- [TASK PROMPT] Format the items below as a two-column CSV with the header row item_text,answer. Give one row per item, with its text and its answer each in a single quoted field and line breaks replaced by spaces, and omit the pictures.

[Items from a spatial question set]
▼

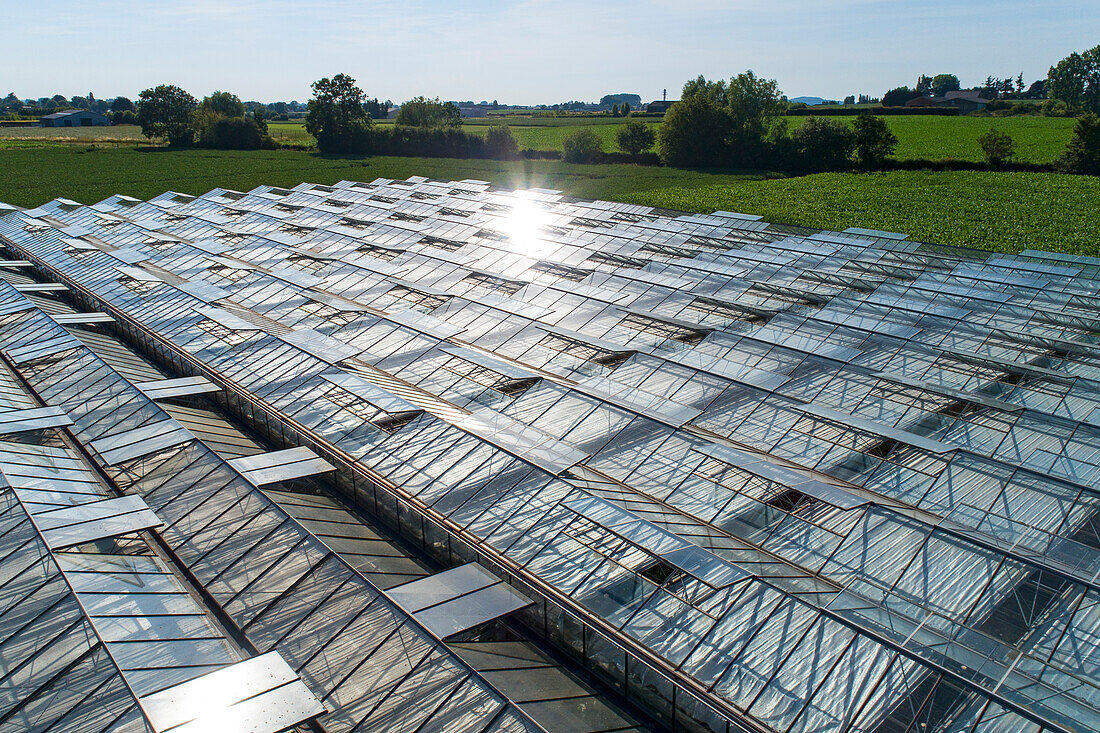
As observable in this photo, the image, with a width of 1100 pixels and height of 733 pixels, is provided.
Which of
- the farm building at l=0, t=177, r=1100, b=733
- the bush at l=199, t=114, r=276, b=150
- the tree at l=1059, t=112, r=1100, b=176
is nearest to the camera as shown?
the farm building at l=0, t=177, r=1100, b=733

▲

- [EXERCISE RESPONSE]
item_text,answer
"As observable in this photo, the image, with a width of 1100 pixels and height of 733 pixels, is provided. Which of - the farm building at l=0, t=177, r=1100, b=733 - the bush at l=199, t=114, r=276, b=150 - the tree at l=1059, t=112, r=1100, b=176 is nearest to the camera as shown?","the farm building at l=0, t=177, r=1100, b=733"